Exercises:
1 > Decide whether each statement below agrees with the text on mayurasana. For each, answer yes or no and quote the words of the text that decide it.
(a) The asana should be performed at the start of each asana session.
(b) The palms are placed on the floor with the fingers pointing towards the feet.
(c) In the final position, the chest supports the weight of the body.
2 > Translate this sentence from the text on mayurasana into Spanish: "Therefore, it should never be practiced before any inverted posture as it may direct excess toxins to the brain."
3 > Carry the text on mayurasana forward, beginning after its last sentence.

This asana has a great deal of benefits, especially when it comes to detoxification. It should be performed at the end of each asana session. It speeds up the circulation quite vigorously and tends to increase the amount of toxins in the blood as part of the process of purification. Therefore, it should never be practiced before any inverted posture as it may direct excess toxins to the brain.
How to do mayurasana?
– Kneel on the floor.
– Place the feet together and separate the knees.
– Lean forward and place both the palms between the knees on the floor with fingers pointing towards the feet. The hands position will have to be adjusted according to comfort and flexibility.
– Bring the elbows and forearms together.
– Lean further forward and rest the abdomen on the elbows and the chest on the upper arms.
– Stretch the legs backward so they are strait and together.
– Tense the muscles of the body and slowly elevate the trunk and legs so that they are horizontal to the floor.
– Hold the head upward.
– The whole body should now be balanced only on the palms of the hands.
– Try to elevate the legs and feet higher, keeping them strait by applying more muscular effort and by adjusting the balance of the body.
– In the final position the weight of the body should be supported by the muscles of the abdomen and not the chest.

Extracted entries:
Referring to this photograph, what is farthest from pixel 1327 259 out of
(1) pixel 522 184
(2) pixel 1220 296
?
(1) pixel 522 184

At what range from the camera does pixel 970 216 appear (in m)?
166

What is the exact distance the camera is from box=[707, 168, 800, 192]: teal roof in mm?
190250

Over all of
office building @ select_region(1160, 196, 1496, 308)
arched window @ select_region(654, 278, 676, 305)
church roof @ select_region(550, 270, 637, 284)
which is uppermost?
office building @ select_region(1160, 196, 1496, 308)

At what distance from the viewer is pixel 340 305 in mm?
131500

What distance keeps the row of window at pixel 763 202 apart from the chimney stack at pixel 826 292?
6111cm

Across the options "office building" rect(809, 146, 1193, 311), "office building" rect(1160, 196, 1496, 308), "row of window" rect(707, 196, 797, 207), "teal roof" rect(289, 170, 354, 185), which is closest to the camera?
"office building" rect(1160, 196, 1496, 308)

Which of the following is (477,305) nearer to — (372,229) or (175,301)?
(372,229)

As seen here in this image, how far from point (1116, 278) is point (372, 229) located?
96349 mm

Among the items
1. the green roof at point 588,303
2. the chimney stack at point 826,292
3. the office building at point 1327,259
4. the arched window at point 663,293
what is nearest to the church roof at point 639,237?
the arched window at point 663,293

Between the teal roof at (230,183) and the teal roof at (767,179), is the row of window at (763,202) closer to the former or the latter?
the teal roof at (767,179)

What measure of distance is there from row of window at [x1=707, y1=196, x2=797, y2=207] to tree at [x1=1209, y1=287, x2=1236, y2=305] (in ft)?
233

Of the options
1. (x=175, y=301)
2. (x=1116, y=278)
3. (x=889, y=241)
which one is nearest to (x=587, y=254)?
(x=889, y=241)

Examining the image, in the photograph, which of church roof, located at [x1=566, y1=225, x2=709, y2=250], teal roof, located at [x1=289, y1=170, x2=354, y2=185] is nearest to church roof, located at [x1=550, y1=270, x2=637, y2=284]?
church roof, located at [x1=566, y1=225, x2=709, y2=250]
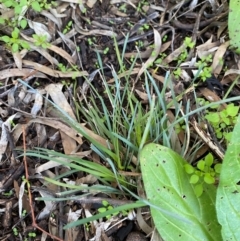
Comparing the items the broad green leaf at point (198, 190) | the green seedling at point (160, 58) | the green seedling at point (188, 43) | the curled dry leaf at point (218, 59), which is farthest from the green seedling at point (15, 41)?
the broad green leaf at point (198, 190)

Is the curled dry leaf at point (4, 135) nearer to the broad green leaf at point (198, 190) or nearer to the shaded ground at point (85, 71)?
the shaded ground at point (85, 71)

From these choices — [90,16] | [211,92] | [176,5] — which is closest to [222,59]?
[211,92]

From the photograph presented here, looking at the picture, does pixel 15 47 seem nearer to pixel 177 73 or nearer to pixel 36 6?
pixel 36 6

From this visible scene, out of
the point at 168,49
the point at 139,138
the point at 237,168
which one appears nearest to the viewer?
the point at 237,168

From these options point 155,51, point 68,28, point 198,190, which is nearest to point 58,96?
point 68,28

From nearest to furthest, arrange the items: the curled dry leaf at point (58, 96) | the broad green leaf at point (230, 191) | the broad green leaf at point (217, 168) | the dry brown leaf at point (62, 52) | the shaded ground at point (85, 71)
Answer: the broad green leaf at point (230, 191)
the broad green leaf at point (217, 168)
the shaded ground at point (85, 71)
the curled dry leaf at point (58, 96)
the dry brown leaf at point (62, 52)

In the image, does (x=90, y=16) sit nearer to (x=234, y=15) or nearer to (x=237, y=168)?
(x=234, y=15)

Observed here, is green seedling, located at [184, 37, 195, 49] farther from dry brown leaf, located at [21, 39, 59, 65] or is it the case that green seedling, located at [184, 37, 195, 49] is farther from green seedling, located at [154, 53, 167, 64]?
dry brown leaf, located at [21, 39, 59, 65]
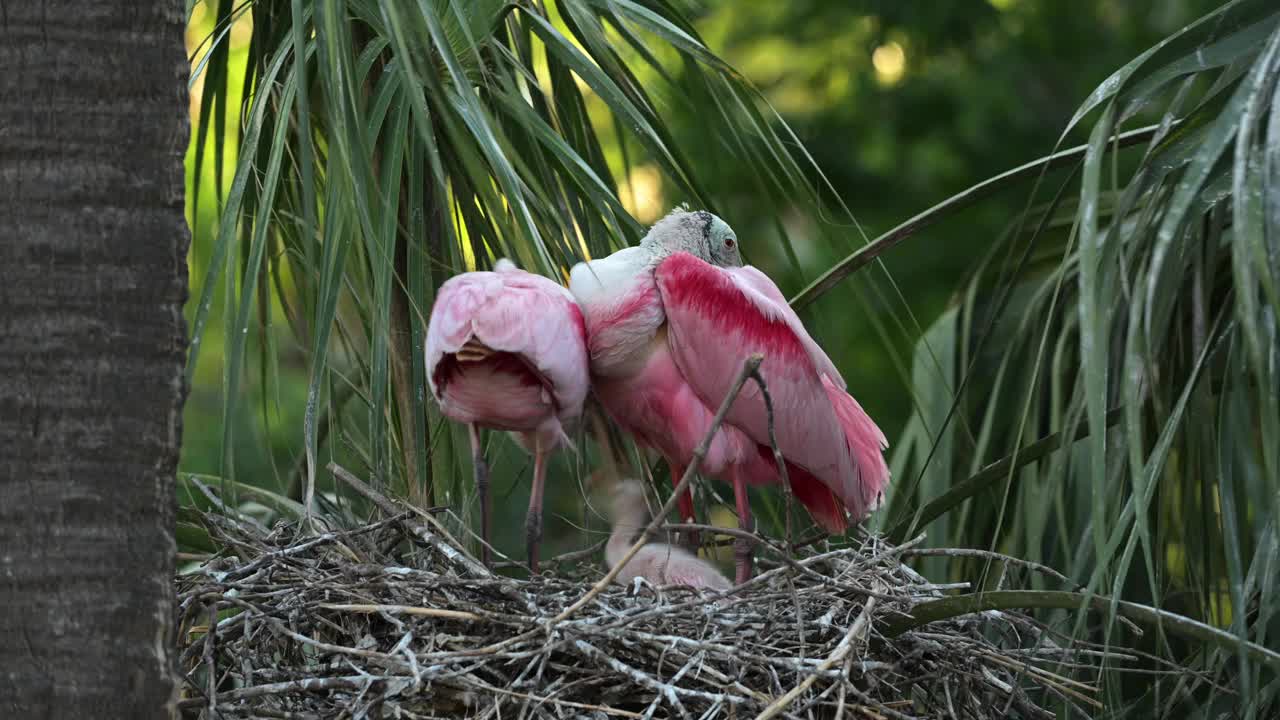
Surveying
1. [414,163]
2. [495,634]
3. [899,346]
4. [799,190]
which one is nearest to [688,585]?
[495,634]

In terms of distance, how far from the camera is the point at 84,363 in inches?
96.6

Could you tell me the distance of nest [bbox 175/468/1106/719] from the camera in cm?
304

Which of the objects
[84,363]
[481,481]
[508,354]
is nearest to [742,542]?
[481,481]

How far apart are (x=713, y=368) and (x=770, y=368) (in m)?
0.24

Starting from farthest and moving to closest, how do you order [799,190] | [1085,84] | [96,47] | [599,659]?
[1085,84] < [799,190] < [599,659] < [96,47]

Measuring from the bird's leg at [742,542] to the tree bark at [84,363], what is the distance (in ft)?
7.10

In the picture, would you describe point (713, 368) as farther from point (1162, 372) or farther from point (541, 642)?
point (541, 642)

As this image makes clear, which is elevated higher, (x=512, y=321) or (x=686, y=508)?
(x=512, y=321)

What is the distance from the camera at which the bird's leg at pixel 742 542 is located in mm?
4426

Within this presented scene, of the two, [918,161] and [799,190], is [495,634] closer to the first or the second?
[799,190]

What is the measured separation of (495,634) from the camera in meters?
3.23

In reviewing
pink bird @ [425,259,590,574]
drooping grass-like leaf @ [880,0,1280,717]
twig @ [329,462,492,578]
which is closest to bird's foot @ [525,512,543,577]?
pink bird @ [425,259,590,574]

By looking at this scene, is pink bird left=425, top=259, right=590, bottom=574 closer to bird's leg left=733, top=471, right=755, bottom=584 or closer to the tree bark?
bird's leg left=733, top=471, right=755, bottom=584

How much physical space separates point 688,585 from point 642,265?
3.24 feet
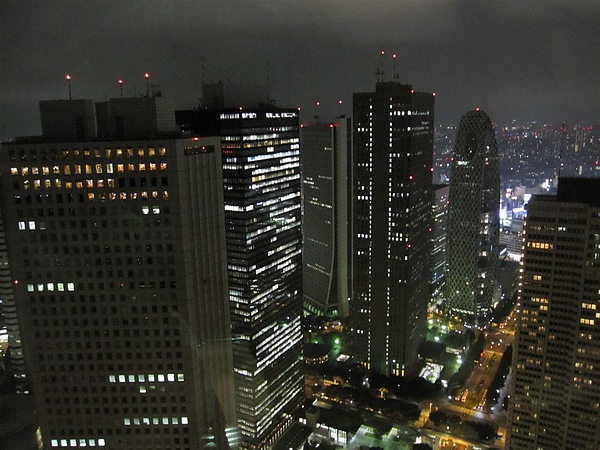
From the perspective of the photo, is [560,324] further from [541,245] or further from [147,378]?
[147,378]

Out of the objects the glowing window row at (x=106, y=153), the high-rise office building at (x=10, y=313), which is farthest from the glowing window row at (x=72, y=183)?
the high-rise office building at (x=10, y=313)

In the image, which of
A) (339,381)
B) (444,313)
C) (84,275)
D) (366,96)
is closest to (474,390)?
(339,381)

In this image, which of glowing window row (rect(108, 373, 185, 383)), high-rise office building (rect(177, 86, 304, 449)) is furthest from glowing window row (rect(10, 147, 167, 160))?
high-rise office building (rect(177, 86, 304, 449))

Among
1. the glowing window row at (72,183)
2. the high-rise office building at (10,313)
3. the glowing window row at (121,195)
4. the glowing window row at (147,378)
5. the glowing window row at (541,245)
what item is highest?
the glowing window row at (72,183)

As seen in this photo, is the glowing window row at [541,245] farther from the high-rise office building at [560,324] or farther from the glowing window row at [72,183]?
the glowing window row at [72,183]

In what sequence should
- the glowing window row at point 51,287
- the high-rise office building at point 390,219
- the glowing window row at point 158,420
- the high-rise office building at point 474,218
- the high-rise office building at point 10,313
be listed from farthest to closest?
the high-rise office building at point 474,218 < the high-rise office building at point 390,219 < the high-rise office building at point 10,313 < the glowing window row at point 158,420 < the glowing window row at point 51,287
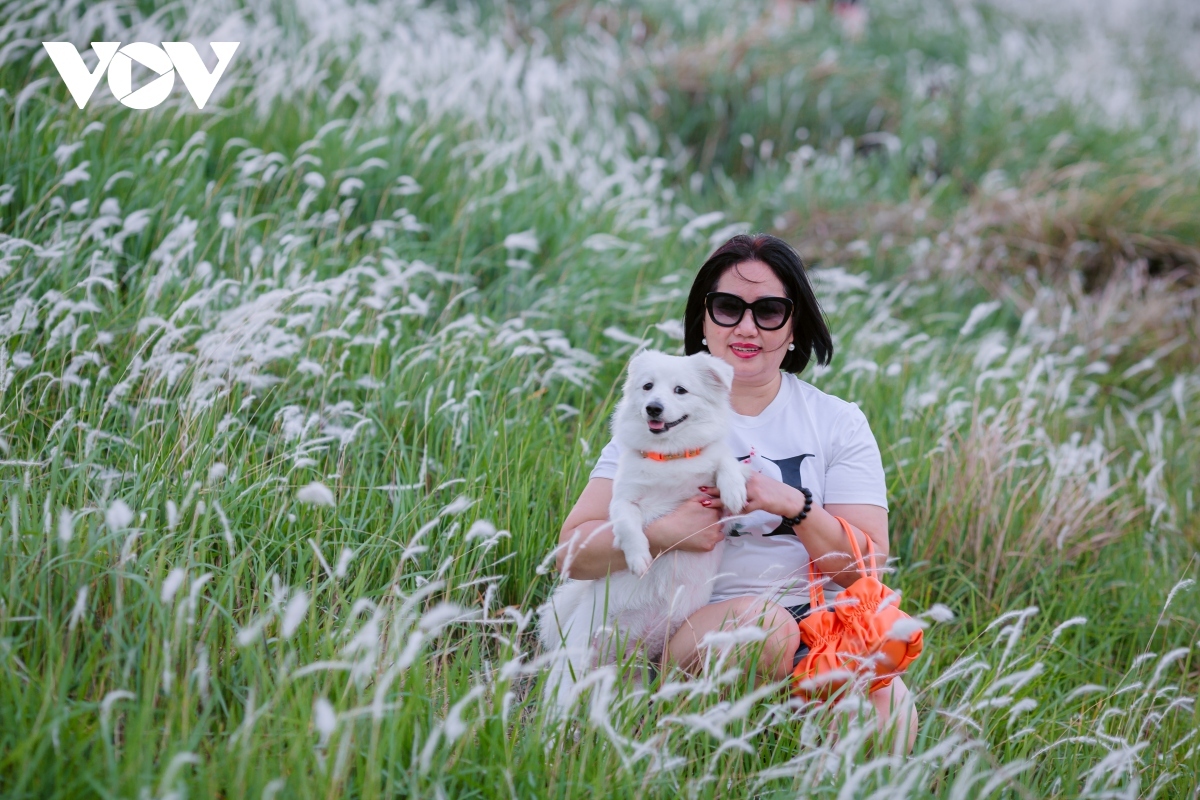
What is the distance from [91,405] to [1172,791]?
4.07 meters

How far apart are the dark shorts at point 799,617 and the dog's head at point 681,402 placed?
0.65 metres

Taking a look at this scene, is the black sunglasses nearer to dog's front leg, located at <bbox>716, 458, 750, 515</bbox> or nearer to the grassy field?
dog's front leg, located at <bbox>716, 458, 750, 515</bbox>

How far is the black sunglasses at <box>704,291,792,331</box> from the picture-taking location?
300 centimetres

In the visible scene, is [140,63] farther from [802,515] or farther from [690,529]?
[802,515]

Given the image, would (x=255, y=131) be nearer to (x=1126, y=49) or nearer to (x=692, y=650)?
(x=692, y=650)

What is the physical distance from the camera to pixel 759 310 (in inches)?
118

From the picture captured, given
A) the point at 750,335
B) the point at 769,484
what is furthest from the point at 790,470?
the point at 750,335

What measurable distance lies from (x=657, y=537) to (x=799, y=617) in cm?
59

Responses per task:
1 >
(a) No: "It should be performed at the end of each asana session."
(b) Yes: "place both the palms between the knees on the floor with fingers pointing towards the feet"
(c) No: "the weight of the body should be supported by the muscles of the abdomen and not the chest"

2 > Por lo tanto, nunca debe practicarse antes de ninguna postura invertida, ya que puede dirigir el exceso de toxinas al cerebro.

3 >
– Maintain the final position for a short period of time and slowly lower the body back down.
This asana stimulates the metabolic process which increases secretions from different glands. It stimulates the elimination of toxins from the blood, assisting the removal of skin conditions such as boils. All the digestive organs are massaged and intestinal peristalsis is stimulated. It is useful in managing flatulence, constipation, diabetes and sluggishness of the liver and kidneys. It harmonizes the glands of the endocrine system, develops mental and physical balance , strengthens the muscles of the whole body and develops muscular control.
Mayurasana should not be practiced by people with high blood pressure or any heart ailment, hernia or peptic or duodenal ulcer. This pose should not be attempted if there is any sign of illness or physical weakness. Pregnant women are strongly advised not to practice this asana.